## TASK 1:
Set down the passage of the article on Alexandria Ocasio-Cortez that lies between "Vermont Sen. Bernie" and "more equitable place.", inclusive, copying it word for word.
## TASK 2:
Resume the article on Alexandria Ocasio-Cortez and democratic socialism, picking up right after its final sentence.

## EXTRACT PROVIDED:
* * *
At only 28 years old and with nothing but an upset primary win in a New York City congressional district on her résumé, being anointed the “future of the Democratic Party” was quite a burden to place on Alexandria Ocasio-Cortez. Since beating Rep. Joe Crowley — a veteran incumbent, as well as the boss of New York’s Queens County’s Democratic Party — on June 26, Ocasio-Cortez has become something of a political rock star, according to Democratic National Chairman Tom Perez, who gave her that title.
Perez might be right. But if so, there are two things about Ocasio-Cortez that are of greater interest than the fact that she embodies the Democrats’ hopes of generating a massive turnout of young voters this fall for midterm elections. One is that she ran as a “Democratic Socialist,” rather than a garden-variety Democrat. The other is that she’s already on record libeling the State of Israel, and has struggled to give a coherent explanation for those views.
Vermont Sen. Bernie Sanders proved during his surprisingly effective 2016 presidential campaign that “socialist” was no longer a dirty word for American liberals. For those who have grown up in the three decades since the fall of the Berlin Wall, the reality of that term is as remote as the collapse of the Roman Empire. For many young voters, socialism is a catchall phrase embodying their resentment of a rapidly changing global economy, and a claim of wanting to make the world a better and more equitable place.
In a Democratic Party drifting to the left, with figures like Sanders and now Ocasio-Cortez appealing to its liberal base, the stigma that had rightly attached itself to socialism has faded.
* * *
Stored data entries
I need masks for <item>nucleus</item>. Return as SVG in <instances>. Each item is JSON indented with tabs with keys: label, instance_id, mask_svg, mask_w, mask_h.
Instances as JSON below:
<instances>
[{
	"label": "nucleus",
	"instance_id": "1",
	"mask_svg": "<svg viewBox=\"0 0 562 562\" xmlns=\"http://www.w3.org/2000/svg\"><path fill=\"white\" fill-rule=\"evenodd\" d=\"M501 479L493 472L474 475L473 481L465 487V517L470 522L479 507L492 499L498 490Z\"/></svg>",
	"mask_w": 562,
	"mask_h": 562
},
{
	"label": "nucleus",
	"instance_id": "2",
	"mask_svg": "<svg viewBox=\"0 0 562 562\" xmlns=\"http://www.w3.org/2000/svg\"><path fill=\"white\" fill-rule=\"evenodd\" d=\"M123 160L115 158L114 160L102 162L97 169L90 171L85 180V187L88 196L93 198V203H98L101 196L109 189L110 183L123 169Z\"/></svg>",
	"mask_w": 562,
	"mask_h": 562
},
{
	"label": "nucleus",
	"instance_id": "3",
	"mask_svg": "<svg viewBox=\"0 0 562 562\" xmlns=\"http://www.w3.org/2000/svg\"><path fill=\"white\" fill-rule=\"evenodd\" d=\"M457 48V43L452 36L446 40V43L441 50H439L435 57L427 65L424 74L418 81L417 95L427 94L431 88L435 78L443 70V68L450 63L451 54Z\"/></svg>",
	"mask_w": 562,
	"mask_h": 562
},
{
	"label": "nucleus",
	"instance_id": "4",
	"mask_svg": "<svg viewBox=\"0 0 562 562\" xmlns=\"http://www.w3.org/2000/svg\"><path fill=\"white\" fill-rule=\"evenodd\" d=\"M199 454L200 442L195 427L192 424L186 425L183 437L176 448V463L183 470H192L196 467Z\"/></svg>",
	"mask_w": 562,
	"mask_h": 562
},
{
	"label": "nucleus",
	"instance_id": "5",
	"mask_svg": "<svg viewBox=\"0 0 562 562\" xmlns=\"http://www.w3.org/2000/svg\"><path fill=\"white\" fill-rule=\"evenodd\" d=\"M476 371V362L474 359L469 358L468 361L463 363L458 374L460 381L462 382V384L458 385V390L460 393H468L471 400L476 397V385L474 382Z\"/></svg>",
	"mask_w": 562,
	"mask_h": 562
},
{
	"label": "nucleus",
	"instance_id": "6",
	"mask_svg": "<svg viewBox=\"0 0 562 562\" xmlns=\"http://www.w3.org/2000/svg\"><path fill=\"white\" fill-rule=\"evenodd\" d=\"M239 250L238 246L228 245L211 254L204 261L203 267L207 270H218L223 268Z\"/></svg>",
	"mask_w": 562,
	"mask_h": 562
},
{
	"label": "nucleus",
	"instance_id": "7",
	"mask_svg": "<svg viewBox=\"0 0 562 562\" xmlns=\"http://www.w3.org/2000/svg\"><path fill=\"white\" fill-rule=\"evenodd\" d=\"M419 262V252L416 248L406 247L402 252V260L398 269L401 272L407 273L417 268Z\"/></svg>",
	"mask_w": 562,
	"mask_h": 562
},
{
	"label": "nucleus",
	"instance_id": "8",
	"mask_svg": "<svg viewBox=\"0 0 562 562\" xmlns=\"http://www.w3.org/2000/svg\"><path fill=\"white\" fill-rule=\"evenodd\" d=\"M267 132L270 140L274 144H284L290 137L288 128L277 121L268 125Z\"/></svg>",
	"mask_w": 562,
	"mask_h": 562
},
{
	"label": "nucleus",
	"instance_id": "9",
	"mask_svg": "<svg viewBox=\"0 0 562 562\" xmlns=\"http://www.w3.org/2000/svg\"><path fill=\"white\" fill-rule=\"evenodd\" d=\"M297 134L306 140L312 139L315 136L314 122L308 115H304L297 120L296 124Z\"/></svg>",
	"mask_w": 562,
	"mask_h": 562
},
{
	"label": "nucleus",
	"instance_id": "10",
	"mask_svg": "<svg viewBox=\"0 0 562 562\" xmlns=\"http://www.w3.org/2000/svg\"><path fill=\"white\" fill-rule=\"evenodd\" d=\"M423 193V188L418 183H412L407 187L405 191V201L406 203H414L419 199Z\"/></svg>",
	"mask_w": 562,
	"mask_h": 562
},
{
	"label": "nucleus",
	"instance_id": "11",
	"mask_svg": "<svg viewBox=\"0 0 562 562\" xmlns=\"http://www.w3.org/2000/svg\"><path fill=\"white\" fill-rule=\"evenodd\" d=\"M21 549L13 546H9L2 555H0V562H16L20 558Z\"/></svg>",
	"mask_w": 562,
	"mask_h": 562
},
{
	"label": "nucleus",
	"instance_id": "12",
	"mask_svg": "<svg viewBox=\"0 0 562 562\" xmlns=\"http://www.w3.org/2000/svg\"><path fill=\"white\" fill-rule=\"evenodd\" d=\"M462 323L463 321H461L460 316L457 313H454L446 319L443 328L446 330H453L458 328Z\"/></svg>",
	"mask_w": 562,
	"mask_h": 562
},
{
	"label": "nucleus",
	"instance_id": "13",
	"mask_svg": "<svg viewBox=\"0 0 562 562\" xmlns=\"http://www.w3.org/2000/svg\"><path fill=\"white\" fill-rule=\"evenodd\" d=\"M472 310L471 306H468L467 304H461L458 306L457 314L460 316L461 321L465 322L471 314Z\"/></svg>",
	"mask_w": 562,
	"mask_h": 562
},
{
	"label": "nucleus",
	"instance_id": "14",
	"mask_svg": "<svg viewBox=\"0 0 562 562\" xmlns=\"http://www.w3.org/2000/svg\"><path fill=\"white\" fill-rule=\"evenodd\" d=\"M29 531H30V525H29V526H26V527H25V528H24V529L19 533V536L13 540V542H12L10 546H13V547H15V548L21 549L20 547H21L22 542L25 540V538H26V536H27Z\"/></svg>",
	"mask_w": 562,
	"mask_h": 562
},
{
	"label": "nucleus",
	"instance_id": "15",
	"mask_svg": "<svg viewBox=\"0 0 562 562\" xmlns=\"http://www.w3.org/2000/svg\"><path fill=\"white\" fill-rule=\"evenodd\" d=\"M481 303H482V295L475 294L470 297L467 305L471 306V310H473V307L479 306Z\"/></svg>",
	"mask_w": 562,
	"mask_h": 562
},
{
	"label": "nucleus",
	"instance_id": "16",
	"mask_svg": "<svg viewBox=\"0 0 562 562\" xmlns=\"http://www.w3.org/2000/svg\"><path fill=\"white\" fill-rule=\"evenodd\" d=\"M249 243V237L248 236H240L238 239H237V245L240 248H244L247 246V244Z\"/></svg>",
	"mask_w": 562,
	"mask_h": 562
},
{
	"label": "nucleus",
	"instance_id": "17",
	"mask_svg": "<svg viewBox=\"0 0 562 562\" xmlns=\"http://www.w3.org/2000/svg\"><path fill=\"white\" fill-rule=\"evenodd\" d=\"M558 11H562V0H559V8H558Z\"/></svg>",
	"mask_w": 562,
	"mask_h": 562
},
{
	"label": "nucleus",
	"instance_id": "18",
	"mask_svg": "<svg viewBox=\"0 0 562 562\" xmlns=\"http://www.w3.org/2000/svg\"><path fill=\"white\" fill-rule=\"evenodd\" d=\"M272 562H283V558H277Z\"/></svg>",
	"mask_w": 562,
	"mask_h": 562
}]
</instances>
* * *
## EXERCISE ANSWER 1:
Vermont Sen. Bernie Sanders proved during his surprisingly effective 2016 presidential campaign that “socialist” was no longer a dirty word for American liberals. For those who have grown up in the three decades since the fall of the Berlin Wall, the reality of that term is as remote as the collapse of the Roman Empire. For many young voters, socialism is a catchall phrase embodying their resentment of a rapidly changing global economy, and a claim of wanting to make the world a better and more equitable place.

## EXERCISE ANSWER 2:
Socialism has always been in fashion in pockets of academia, but it was widely accepted in the early 20th century as societies struggled to adjust to a modern industrial economy. Given the oppression they faced in Europe, Jews were vulnerable to the notion of a new world in which equality reigned and discrimination was eliminated.
Some forms of socialism — such as Labor Zionism and even Bundists, who hoped to find freedom for Jews in a socialist Europe — were relatively benign. But the strain that gained power in much of the world soon illustrated not only its basic economic fallacy (something that was also true in Israel, until it discarded the socialism of its founders), but also what happens when power is concentrated in the hands of a small group that thinks it knows how everyone else should live.
The great lessons of the 20th century were that when regimes ruled by this ideology are created to suppress individual rights and the free market, the result is inherently dictatorial, and economic ruin soon follows. It’s not just that, for all of its problems, capitalism is the only sure path to prosperity and freedom. During the course of the last century, the cumulative death toll of Communist regimes, which always described themselves as socialist, reached 100 million — slaughtered in famines, purges and gulags. When individual freedom is sacrificed on the altar of utopian ideology, blood always flows.
That socialism is now making a comeback shows how fleeting historical memory is. But the problem with utopian thinking is that it involves more than discredited economic theories. Today’s socialists are also influenced by intersectional theory that identifies all causes associated with minorities or Third World peoples as part of a general struggle against capitalism. Both Sanders and Ocasio-Cortez accused Israel of atrocities, embracing lies spread by Hamas apologists during the weekly “return marches” that started this spring, when Israel’s border with Gaza was assaulted by Palestinian rioters armed with rocks, Molotov cocktails, and explosives.
In a PBS “Firing Line” interview after her victory, Ocasio-Cortez was asked to account for her claim that Israel had conducted a “massacre.” Her response was incoherent. Though at one point she said she supported Israel’s right to exist and a two-state solution, she also said she opposed the “occupation of Palestine.” When challenged by interviewer Margaret Hoover to explain what she meant, Ocasio-Cortez was flustered, saying she wasn’t an “expert on geopolitics.”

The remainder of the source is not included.